* **TEXT EXCERPT**

We want our forces where they’re wanted, where it’s hospitable.  We want them where they’re usable.  We don’t want forces located where we can’t move them and deal with the problems that exist in the world.  The American taxpayers aren’t going to have one defense department for this country and another one for that country and another one for some other country.  We have one Defense Department for the United States of America and we have to be able to use it to the best advantage.  So, for example, if you’re located in a country that decides they don’t want you to be able to move those forces at some point or they decide that – if their neighbor decides that they won’t allow you to move them, that means they’re less usable and that has to effect this.  Cost will effect this. 


So what we’ll do is we’ll begin that process of -- we have got choices.  We’re not in a position of being a supplicant.  We’ve got value.  And what we can do is to start talking to a country and say here’s an idea.  How do you feel about that?  We don’t want to do anything some other country doesn’t want us to do; we don’t need to.  We’ve got a variety of different ways we can do this.  There’s not one template or one model that will be sat down and say that’s it.   So there’s not going to be any big announcement on this.  We’ll start with a country and if it’s not comfortable, we’ll try the second choice and see if that’s better and the third choice.  And we’ll just work our way around until we get it all done and they’ll get announced in pieces.  And when it’s all over, our country will be vastly better off.  The friends and allies of the United States will be vastly better off and we will look from somewhat different than we currently do.


Q:  [Inaudible]


[Cross Talk]


RUMSFELD:   I can go on and on. 


[Cross Talk]


RUMSFELD:   It’s going to take awhile for me to get Jim straightened out.  [Laughter.]


Q:  I wanted to ask you about the Chalabi [Inaudible].  Has anybody in the Pentagon or Defense Department been questioned or interviewed by the FBI on this?


RUMSFELD:   Well, the Pentagon has how many people?


Q:  20,000.


RUMSFELD:   Twenty – oh – oh, you’re talking about just the Pentagon?


Q:  [Inaudible] how many [Inaudible]


RUMSFELD:   The Defense Department.  That’s bigger than 20,000.


Q:  [Inaudible]


RUMSFELD:   Now, come on.  First of all, I don’t have any knowledge that anyone has, but it would be, you know, there’s things going on all the time.  But I have heard nothing that anyone has been interviewed.  Is that your question?


Q:  [Inaudible] interview request?


RUMSFELD:   Is that the correct answer?  Yeah, I just don’t know.  


Q:  Do you also know whether anybody who works for you [Inaudible] was involved in…


RUMSFELD:   Who works for me?  Two, three million people, civilian military.


Q:  [Inaudible] do you know of anybody who was involved?


RUMSFELD:   I tell you, the press is reporting that there is an investigation going on.  I do not have personal knowledge of that.  I’ve asked somebody and it may very well be the case.  And normally when that’s the case, you let those things run their course.  I mean, law enforcement is law enforcement.  And if there are people involved in an investigation, then that’s a good thing. 


Q:  [Inaudible] the investigation is it also [Inaudible]…


RUMSFELD:   I don’t know that there’s an investigation.  I said I’d read that in the press.  And if there is one, then that’s a good thing because people ought to be investigating possible wrongdoing if there has been wrongdoing.

* **WHAT TO DO**
**1.** In the press briefing transcript, how many people does Rumsfeld say work for him?
**2.** Summarize the press briefing transcript in two sentences.
The items after this text come from a different source.

* **SUPPLIED MATERIAL**

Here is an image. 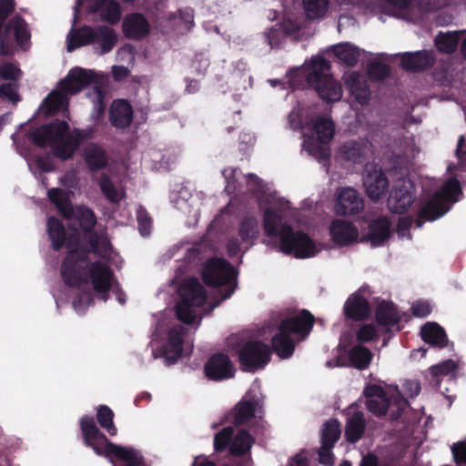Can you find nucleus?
I'll return each instance as SVG.
<instances>
[{"mask_svg":"<svg viewBox=\"0 0 466 466\" xmlns=\"http://www.w3.org/2000/svg\"><path fill=\"white\" fill-rule=\"evenodd\" d=\"M67 247L70 248L61 268L64 280L69 286H78L81 283H90L96 295L106 301L108 292L116 285V279L110 268L102 261L90 263L91 257L98 255L109 259L111 244L106 238L90 239V249L80 246L79 234L74 231L69 237Z\"/></svg>","mask_w":466,"mask_h":466,"instance_id":"1","label":"nucleus"},{"mask_svg":"<svg viewBox=\"0 0 466 466\" xmlns=\"http://www.w3.org/2000/svg\"><path fill=\"white\" fill-rule=\"evenodd\" d=\"M248 189L258 199L259 208L264 210L263 228L268 236L279 238V249L298 258H308L319 253L323 246L313 241L301 231H293L282 221L280 213L289 208V202L278 196L276 191L265 187L254 174L246 176Z\"/></svg>","mask_w":466,"mask_h":466,"instance_id":"2","label":"nucleus"},{"mask_svg":"<svg viewBox=\"0 0 466 466\" xmlns=\"http://www.w3.org/2000/svg\"><path fill=\"white\" fill-rule=\"evenodd\" d=\"M98 74L80 67L69 71L66 78L59 82L56 90L44 100L39 111L45 116L53 115L67 106V96L80 92L86 86L95 84L86 96L93 104V118L97 119L105 111V93L98 86Z\"/></svg>","mask_w":466,"mask_h":466,"instance_id":"3","label":"nucleus"},{"mask_svg":"<svg viewBox=\"0 0 466 466\" xmlns=\"http://www.w3.org/2000/svg\"><path fill=\"white\" fill-rule=\"evenodd\" d=\"M289 123L293 128L301 130L304 151L319 162L329 157V144L335 135V124L329 116H319L315 109L302 111L301 114L293 110Z\"/></svg>","mask_w":466,"mask_h":466,"instance_id":"4","label":"nucleus"},{"mask_svg":"<svg viewBox=\"0 0 466 466\" xmlns=\"http://www.w3.org/2000/svg\"><path fill=\"white\" fill-rule=\"evenodd\" d=\"M65 121L42 126L30 133L31 140L38 147H50L54 155L61 159L71 158L79 144L88 137L87 130L75 129L68 132Z\"/></svg>","mask_w":466,"mask_h":466,"instance_id":"5","label":"nucleus"},{"mask_svg":"<svg viewBox=\"0 0 466 466\" xmlns=\"http://www.w3.org/2000/svg\"><path fill=\"white\" fill-rule=\"evenodd\" d=\"M81 430L85 443L92 447L96 454L108 458L112 466H145L138 451L108 441L96 426L93 418H82Z\"/></svg>","mask_w":466,"mask_h":466,"instance_id":"6","label":"nucleus"},{"mask_svg":"<svg viewBox=\"0 0 466 466\" xmlns=\"http://www.w3.org/2000/svg\"><path fill=\"white\" fill-rule=\"evenodd\" d=\"M329 63L320 56H314L305 64L299 73L314 87L319 97L327 102H337L342 96L341 86L331 76Z\"/></svg>","mask_w":466,"mask_h":466,"instance_id":"7","label":"nucleus"},{"mask_svg":"<svg viewBox=\"0 0 466 466\" xmlns=\"http://www.w3.org/2000/svg\"><path fill=\"white\" fill-rule=\"evenodd\" d=\"M313 320V316L308 310H301L281 322L279 333L272 339L273 350L279 358L286 359L293 354L295 343L290 336L299 335L303 339L310 332Z\"/></svg>","mask_w":466,"mask_h":466,"instance_id":"8","label":"nucleus"},{"mask_svg":"<svg viewBox=\"0 0 466 466\" xmlns=\"http://www.w3.org/2000/svg\"><path fill=\"white\" fill-rule=\"evenodd\" d=\"M155 318L157 323L151 340L153 354L157 358V350L158 356L175 361L182 352L184 329L179 324L171 325L164 313H159Z\"/></svg>","mask_w":466,"mask_h":466,"instance_id":"9","label":"nucleus"},{"mask_svg":"<svg viewBox=\"0 0 466 466\" xmlns=\"http://www.w3.org/2000/svg\"><path fill=\"white\" fill-rule=\"evenodd\" d=\"M179 296L177 316L181 321L191 323L201 315L207 298L206 291L197 279H188L181 284Z\"/></svg>","mask_w":466,"mask_h":466,"instance_id":"10","label":"nucleus"},{"mask_svg":"<svg viewBox=\"0 0 466 466\" xmlns=\"http://www.w3.org/2000/svg\"><path fill=\"white\" fill-rule=\"evenodd\" d=\"M364 393L368 410L378 416L385 414L387 410L390 409L392 416L398 418L400 411L408 405L407 400L397 388H390L389 392H385L380 386L370 385L365 389Z\"/></svg>","mask_w":466,"mask_h":466,"instance_id":"11","label":"nucleus"},{"mask_svg":"<svg viewBox=\"0 0 466 466\" xmlns=\"http://www.w3.org/2000/svg\"><path fill=\"white\" fill-rule=\"evenodd\" d=\"M460 194L459 181L455 178L447 180L441 189L436 192L432 198L420 208L419 218L416 221L418 228L421 227L420 218L433 221L447 213L451 205L458 201Z\"/></svg>","mask_w":466,"mask_h":466,"instance_id":"12","label":"nucleus"},{"mask_svg":"<svg viewBox=\"0 0 466 466\" xmlns=\"http://www.w3.org/2000/svg\"><path fill=\"white\" fill-rule=\"evenodd\" d=\"M203 279L207 285L218 288L221 299L229 298L235 291L236 273L225 259L212 258L203 269Z\"/></svg>","mask_w":466,"mask_h":466,"instance_id":"13","label":"nucleus"},{"mask_svg":"<svg viewBox=\"0 0 466 466\" xmlns=\"http://www.w3.org/2000/svg\"><path fill=\"white\" fill-rule=\"evenodd\" d=\"M253 438L244 430L238 431L233 435V428L226 427L214 439V447L216 451H222L226 447L233 455H244L251 448Z\"/></svg>","mask_w":466,"mask_h":466,"instance_id":"14","label":"nucleus"},{"mask_svg":"<svg viewBox=\"0 0 466 466\" xmlns=\"http://www.w3.org/2000/svg\"><path fill=\"white\" fill-rule=\"evenodd\" d=\"M270 349L259 341L247 343L239 351V361L244 370L254 371L264 368L270 359Z\"/></svg>","mask_w":466,"mask_h":466,"instance_id":"15","label":"nucleus"},{"mask_svg":"<svg viewBox=\"0 0 466 466\" xmlns=\"http://www.w3.org/2000/svg\"><path fill=\"white\" fill-rule=\"evenodd\" d=\"M261 409V394L258 385L254 384L235 406L231 416L235 424H242L255 416Z\"/></svg>","mask_w":466,"mask_h":466,"instance_id":"16","label":"nucleus"},{"mask_svg":"<svg viewBox=\"0 0 466 466\" xmlns=\"http://www.w3.org/2000/svg\"><path fill=\"white\" fill-rule=\"evenodd\" d=\"M362 183L366 194L371 200H379L389 189V180L380 167L368 165L365 167Z\"/></svg>","mask_w":466,"mask_h":466,"instance_id":"17","label":"nucleus"},{"mask_svg":"<svg viewBox=\"0 0 466 466\" xmlns=\"http://www.w3.org/2000/svg\"><path fill=\"white\" fill-rule=\"evenodd\" d=\"M413 183L410 179L403 178L399 180L392 187L388 198V207L394 213L406 212L414 199Z\"/></svg>","mask_w":466,"mask_h":466,"instance_id":"18","label":"nucleus"},{"mask_svg":"<svg viewBox=\"0 0 466 466\" xmlns=\"http://www.w3.org/2000/svg\"><path fill=\"white\" fill-rule=\"evenodd\" d=\"M337 203L335 212L338 215L347 216L359 213L363 208V199L352 187L340 188L336 193Z\"/></svg>","mask_w":466,"mask_h":466,"instance_id":"19","label":"nucleus"},{"mask_svg":"<svg viewBox=\"0 0 466 466\" xmlns=\"http://www.w3.org/2000/svg\"><path fill=\"white\" fill-rule=\"evenodd\" d=\"M206 376L214 380L233 377L234 367L228 357L218 353L212 356L205 365Z\"/></svg>","mask_w":466,"mask_h":466,"instance_id":"20","label":"nucleus"},{"mask_svg":"<svg viewBox=\"0 0 466 466\" xmlns=\"http://www.w3.org/2000/svg\"><path fill=\"white\" fill-rule=\"evenodd\" d=\"M122 27L125 36L133 40H139L146 37L151 30L149 21L139 13L126 15Z\"/></svg>","mask_w":466,"mask_h":466,"instance_id":"21","label":"nucleus"},{"mask_svg":"<svg viewBox=\"0 0 466 466\" xmlns=\"http://www.w3.org/2000/svg\"><path fill=\"white\" fill-rule=\"evenodd\" d=\"M331 239L338 246H348L358 240L359 230L350 222L336 219L329 226Z\"/></svg>","mask_w":466,"mask_h":466,"instance_id":"22","label":"nucleus"},{"mask_svg":"<svg viewBox=\"0 0 466 466\" xmlns=\"http://www.w3.org/2000/svg\"><path fill=\"white\" fill-rule=\"evenodd\" d=\"M134 117L133 107L125 99H116L109 108V121L117 129H124L130 126Z\"/></svg>","mask_w":466,"mask_h":466,"instance_id":"23","label":"nucleus"},{"mask_svg":"<svg viewBox=\"0 0 466 466\" xmlns=\"http://www.w3.org/2000/svg\"><path fill=\"white\" fill-rule=\"evenodd\" d=\"M345 84L357 103L361 106L368 104L370 92L364 76L351 72L346 76Z\"/></svg>","mask_w":466,"mask_h":466,"instance_id":"24","label":"nucleus"},{"mask_svg":"<svg viewBox=\"0 0 466 466\" xmlns=\"http://www.w3.org/2000/svg\"><path fill=\"white\" fill-rule=\"evenodd\" d=\"M94 40L91 44L98 50L99 54H106L110 52L116 45L118 35L116 31L106 25H100L93 28Z\"/></svg>","mask_w":466,"mask_h":466,"instance_id":"25","label":"nucleus"},{"mask_svg":"<svg viewBox=\"0 0 466 466\" xmlns=\"http://www.w3.org/2000/svg\"><path fill=\"white\" fill-rule=\"evenodd\" d=\"M89 11L98 13L101 19L110 24L117 23L121 18V10L114 0H90Z\"/></svg>","mask_w":466,"mask_h":466,"instance_id":"26","label":"nucleus"},{"mask_svg":"<svg viewBox=\"0 0 466 466\" xmlns=\"http://www.w3.org/2000/svg\"><path fill=\"white\" fill-rule=\"evenodd\" d=\"M435 57L432 51H419L415 53H405L401 56V66L410 71L424 70L431 66Z\"/></svg>","mask_w":466,"mask_h":466,"instance_id":"27","label":"nucleus"},{"mask_svg":"<svg viewBox=\"0 0 466 466\" xmlns=\"http://www.w3.org/2000/svg\"><path fill=\"white\" fill-rule=\"evenodd\" d=\"M11 34H13L14 38L21 46H24L29 39V32L26 24L20 17H15L9 21L5 27V36L1 38L2 52H5V46L8 44Z\"/></svg>","mask_w":466,"mask_h":466,"instance_id":"28","label":"nucleus"},{"mask_svg":"<svg viewBox=\"0 0 466 466\" xmlns=\"http://www.w3.org/2000/svg\"><path fill=\"white\" fill-rule=\"evenodd\" d=\"M77 13L74 11V19H73V26H75L77 17ZM93 35V28L90 26H83L79 29H72L67 35V51L72 52L73 50L91 44L92 40H94Z\"/></svg>","mask_w":466,"mask_h":466,"instance_id":"29","label":"nucleus"},{"mask_svg":"<svg viewBox=\"0 0 466 466\" xmlns=\"http://www.w3.org/2000/svg\"><path fill=\"white\" fill-rule=\"evenodd\" d=\"M83 157L86 164L92 171L105 167L107 163L105 150L100 146L94 143L87 144L84 147Z\"/></svg>","mask_w":466,"mask_h":466,"instance_id":"30","label":"nucleus"},{"mask_svg":"<svg viewBox=\"0 0 466 466\" xmlns=\"http://www.w3.org/2000/svg\"><path fill=\"white\" fill-rule=\"evenodd\" d=\"M299 28V24L291 18L285 19L280 25H276L265 33V37L271 47L278 46L284 35H291Z\"/></svg>","mask_w":466,"mask_h":466,"instance_id":"31","label":"nucleus"},{"mask_svg":"<svg viewBox=\"0 0 466 466\" xmlns=\"http://www.w3.org/2000/svg\"><path fill=\"white\" fill-rule=\"evenodd\" d=\"M332 51L339 61L348 66L356 65L360 56L365 53L364 50L360 49L358 46H355L349 42L334 45L332 46Z\"/></svg>","mask_w":466,"mask_h":466,"instance_id":"32","label":"nucleus"},{"mask_svg":"<svg viewBox=\"0 0 466 466\" xmlns=\"http://www.w3.org/2000/svg\"><path fill=\"white\" fill-rule=\"evenodd\" d=\"M465 33L466 31L440 32L434 38L435 46L440 52L452 53L457 49L459 41Z\"/></svg>","mask_w":466,"mask_h":466,"instance_id":"33","label":"nucleus"},{"mask_svg":"<svg viewBox=\"0 0 466 466\" xmlns=\"http://www.w3.org/2000/svg\"><path fill=\"white\" fill-rule=\"evenodd\" d=\"M369 145L363 140H353L345 143L340 147L341 157L353 163H359L369 152Z\"/></svg>","mask_w":466,"mask_h":466,"instance_id":"34","label":"nucleus"},{"mask_svg":"<svg viewBox=\"0 0 466 466\" xmlns=\"http://www.w3.org/2000/svg\"><path fill=\"white\" fill-rule=\"evenodd\" d=\"M390 235V223L386 218L372 221L370 225L369 238L373 247L382 245Z\"/></svg>","mask_w":466,"mask_h":466,"instance_id":"35","label":"nucleus"},{"mask_svg":"<svg viewBox=\"0 0 466 466\" xmlns=\"http://www.w3.org/2000/svg\"><path fill=\"white\" fill-rule=\"evenodd\" d=\"M390 6L395 10V15L402 17L403 19L415 20L421 13H426L420 6V0L418 6L411 4V0H384Z\"/></svg>","mask_w":466,"mask_h":466,"instance_id":"36","label":"nucleus"},{"mask_svg":"<svg viewBox=\"0 0 466 466\" xmlns=\"http://www.w3.org/2000/svg\"><path fill=\"white\" fill-rule=\"evenodd\" d=\"M421 338L427 343L440 348L447 344V336L444 329L435 322H427L421 328Z\"/></svg>","mask_w":466,"mask_h":466,"instance_id":"37","label":"nucleus"},{"mask_svg":"<svg viewBox=\"0 0 466 466\" xmlns=\"http://www.w3.org/2000/svg\"><path fill=\"white\" fill-rule=\"evenodd\" d=\"M370 311L366 299L359 295H353L345 303L344 312L348 318L361 319Z\"/></svg>","mask_w":466,"mask_h":466,"instance_id":"38","label":"nucleus"},{"mask_svg":"<svg viewBox=\"0 0 466 466\" xmlns=\"http://www.w3.org/2000/svg\"><path fill=\"white\" fill-rule=\"evenodd\" d=\"M376 319L381 326H391L400 320V316L391 302L382 301L378 305Z\"/></svg>","mask_w":466,"mask_h":466,"instance_id":"39","label":"nucleus"},{"mask_svg":"<svg viewBox=\"0 0 466 466\" xmlns=\"http://www.w3.org/2000/svg\"><path fill=\"white\" fill-rule=\"evenodd\" d=\"M48 198L57 208L64 217H69L72 212V205L69 199V194L60 188H52L48 190Z\"/></svg>","mask_w":466,"mask_h":466,"instance_id":"40","label":"nucleus"},{"mask_svg":"<svg viewBox=\"0 0 466 466\" xmlns=\"http://www.w3.org/2000/svg\"><path fill=\"white\" fill-rule=\"evenodd\" d=\"M350 365L359 370H365L370 363L372 353L367 348L358 345L348 353Z\"/></svg>","mask_w":466,"mask_h":466,"instance_id":"41","label":"nucleus"},{"mask_svg":"<svg viewBox=\"0 0 466 466\" xmlns=\"http://www.w3.org/2000/svg\"><path fill=\"white\" fill-rule=\"evenodd\" d=\"M365 429L363 414L355 412L347 420L345 434L350 442H356L362 436Z\"/></svg>","mask_w":466,"mask_h":466,"instance_id":"42","label":"nucleus"},{"mask_svg":"<svg viewBox=\"0 0 466 466\" xmlns=\"http://www.w3.org/2000/svg\"><path fill=\"white\" fill-rule=\"evenodd\" d=\"M238 233L241 237L242 243L247 244L246 248H248L259 233L257 219L253 217H246L240 224Z\"/></svg>","mask_w":466,"mask_h":466,"instance_id":"43","label":"nucleus"},{"mask_svg":"<svg viewBox=\"0 0 466 466\" xmlns=\"http://www.w3.org/2000/svg\"><path fill=\"white\" fill-rule=\"evenodd\" d=\"M179 194L180 196L175 203L176 208L191 216L194 218V223H196L199 215L198 198L197 196H191L189 199H187V191H181Z\"/></svg>","mask_w":466,"mask_h":466,"instance_id":"44","label":"nucleus"},{"mask_svg":"<svg viewBox=\"0 0 466 466\" xmlns=\"http://www.w3.org/2000/svg\"><path fill=\"white\" fill-rule=\"evenodd\" d=\"M305 14L309 19H319L326 15L329 0H302Z\"/></svg>","mask_w":466,"mask_h":466,"instance_id":"45","label":"nucleus"},{"mask_svg":"<svg viewBox=\"0 0 466 466\" xmlns=\"http://www.w3.org/2000/svg\"><path fill=\"white\" fill-rule=\"evenodd\" d=\"M101 192L112 203H118L125 196L121 187H116L106 176H101L99 179Z\"/></svg>","mask_w":466,"mask_h":466,"instance_id":"46","label":"nucleus"},{"mask_svg":"<svg viewBox=\"0 0 466 466\" xmlns=\"http://www.w3.org/2000/svg\"><path fill=\"white\" fill-rule=\"evenodd\" d=\"M47 231L54 248L59 249L65 241V228L63 225L58 219L49 218L47 220Z\"/></svg>","mask_w":466,"mask_h":466,"instance_id":"47","label":"nucleus"},{"mask_svg":"<svg viewBox=\"0 0 466 466\" xmlns=\"http://www.w3.org/2000/svg\"><path fill=\"white\" fill-rule=\"evenodd\" d=\"M114 412L112 410L106 406L101 405L97 409V420L100 426L105 429L110 435L116 434V428L113 422Z\"/></svg>","mask_w":466,"mask_h":466,"instance_id":"48","label":"nucleus"},{"mask_svg":"<svg viewBox=\"0 0 466 466\" xmlns=\"http://www.w3.org/2000/svg\"><path fill=\"white\" fill-rule=\"evenodd\" d=\"M340 435L339 423L336 420L328 421L323 429L321 435V443L334 445Z\"/></svg>","mask_w":466,"mask_h":466,"instance_id":"49","label":"nucleus"},{"mask_svg":"<svg viewBox=\"0 0 466 466\" xmlns=\"http://www.w3.org/2000/svg\"><path fill=\"white\" fill-rule=\"evenodd\" d=\"M76 217L85 230L91 229L96 221L94 212L86 207H78L76 211Z\"/></svg>","mask_w":466,"mask_h":466,"instance_id":"50","label":"nucleus"},{"mask_svg":"<svg viewBox=\"0 0 466 466\" xmlns=\"http://www.w3.org/2000/svg\"><path fill=\"white\" fill-rule=\"evenodd\" d=\"M451 4L466 5V0H420V6L425 12L435 11Z\"/></svg>","mask_w":466,"mask_h":466,"instance_id":"51","label":"nucleus"},{"mask_svg":"<svg viewBox=\"0 0 466 466\" xmlns=\"http://www.w3.org/2000/svg\"><path fill=\"white\" fill-rule=\"evenodd\" d=\"M457 369V364L452 360H447L431 368V373L434 377L447 376Z\"/></svg>","mask_w":466,"mask_h":466,"instance_id":"52","label":"nucleus"},{"mask_svg":"<svg viewBox=\"0 0 466 466\" xmlns=\"http://www.w3.org/2000/svg\"><path fill=\"white\" fill-rule=\"evenodd\" d=\"M137 218L138 223V229L142 236H147L150 233L151 218L147 212L143 208L139 207L137 210Z\"/></svg>","mask_w":466,"mask_h":466,"instance_id":"53","label":"nucleus"},{"mask_svg":"<svg viewBox=\"0 0 466 466\" xmlns=\"http://www.w3.org/2000/svg\"><path fill=\"white\" fill-rule=\"evenodd\" d=\"M378 335L377 329L373 324L363 325L357 332V339L361 342H368L375 339Z\"/></svg>","mask_w":466,"mask_h":466,"instance_id":"54","label":"nucleus"},{"mask_svg":"<svg viewBox=\"0 0 466 466\" xmlns=\"http://www.w3.org/2000/svg\"><path fill=\"white\" fill-rule=\"evenodd\" d=\"M238 175V170L235 168L228 167L223 170V176L227 181L225 190L228 194H233L237 191L238 187L235 182V178Z\"/></svg>","mask_w":466,"mask_h":466,"instance_id":"55","label":"nucleus"},{"mask_svg":"<svg viewBox=\"0 0 466 466\" xmlns=\"http://www.w3.org/2000/svg\"><path fill=\"white\" fill-rule=\"evenodd\" d=\"M414 316L419 318L427 317L432 310V307L429 301L418 300L411 306Z\"/></svg>","mask_w":466,"mask_h":466,"instance_id":"56","label":"nucleus"},{"mask_svg":"<svg viewBox=\"0 0 466 466\" xmlns=\"http://www.w3.org/2000/svg\"><path fill=\"white\" fill-rule=\"evenodd\" d=\"M369 74L372 78L381 79L388 76L389 67L382 63H372L369 66Z\"/></svg>","mask_w":466,"mask_h":466,"instance_id":"57","label":"nucleus"},{"mask_svg":"<svg viewBox=\"0 0 466 466\" xmlns=\"http://www.w3.org/2000/svg\"><path fill=\"white\" fill-rule=\"evenodd\" d=\"M333 445L329 444H321V447L319 451V461L320 463L327 465V466H332L333 465V457H332V449Z\"/></svg>","mask_w":466,"mask_h":466,"instance_id":"58","label":"nucleus"},{"mask_svg":"<svg viewBox=\"0 0 466 466\" xmlns=\"http://www.w3.org/2000/svg\"><path fill=\"white\" fill-rule=\"evenodd\" d=\"M20 70L13 64L5 63L0 66V76L6 79H17Z\"/></svg>","mask_w":466,"mask_h":466,"instance_id":"59","label":"nucleus"},{"mask_svg":"<svg viewBox=\"0 0 466 466\" xmlns=\"http://www.w3.org/2000/svg\"><path fill=\"white\" fill-rule=\"evenodd\" d=\"M0 96L13 102L18 100L17 87L15 84L7 83L0 86Z\"/></svg>","mask_w":466,"mask_h":466,"instance_id":"60","label":"nucleus"},{"mask_svg":"<svg viewBox=\"0 0 466 466\" xmlns=\"http://www.w3.org/2000/svg\"><path fill=\"white\" fill-rule=\"evenodd\" d=\"M411 219L408 217L400 218L397 226V233L400 238L410 239V228Z\"/></svg>","mask_w":466,"mask_h":466,"instance_id":"61","label":"nucleus"},{"mask_svg":"<svg viewBox=\"0 0 466 466\" xmlns=\"http://www.w3.org/2000/svg\"><path fill=\"white\" fill-rule=\"evenodd\" d=\"M420 387L415 380L405 381L402 386V392L406 397L413 398L420 393Z\"/></svg>","mask_w":466,"mask_h":466,"instance_id":"62","label":"nucleus"},{"mask_svg":"<svg viewBox=\"0 0 466 466\" xmlns=\"http://www.w3.org/2000/svg\"><path fill=\"white\" fill-rule=\"evenodd\" d=\"M452 453L455 461L459 464L466 462V443H457L452 447Z\"/></svg>","mask_w":466,"mask_h":466,"instance_id":"63","label":"nucleus"},{"mask_svg":"<svg viewBox=\"0 0 466 466\" xmlns=\"http://www.w3.org/2000/svg\"><path fill=\"white\" fill-rule=\"evenodd\" d=\"M92 299L89 295H82L77 299L74 300L73 306L76 311L79 314L83 313L87 306L92 304Z\"/></svg>","mask_w":466,"mask_h":466,"instance_id":"64","label":"nucleus"}]
</instances>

* **ANSWERS TO THE TASKS**
**1.** Two or three million people, civilian and military.

**2.** Rumsfeld says U.S. forces should be placed where they are welcome and usable, and that basing arrangements will be worked out country by country and announced in pieces rather than in one big announcement. Asked whether anyone in the Defense Department had been questioned by the FBI about Chalabi, he says he has heard of no one being interviewed and knows of an investigation only from press reports, adding that any investigation of possible wrongdoing would be a good thing.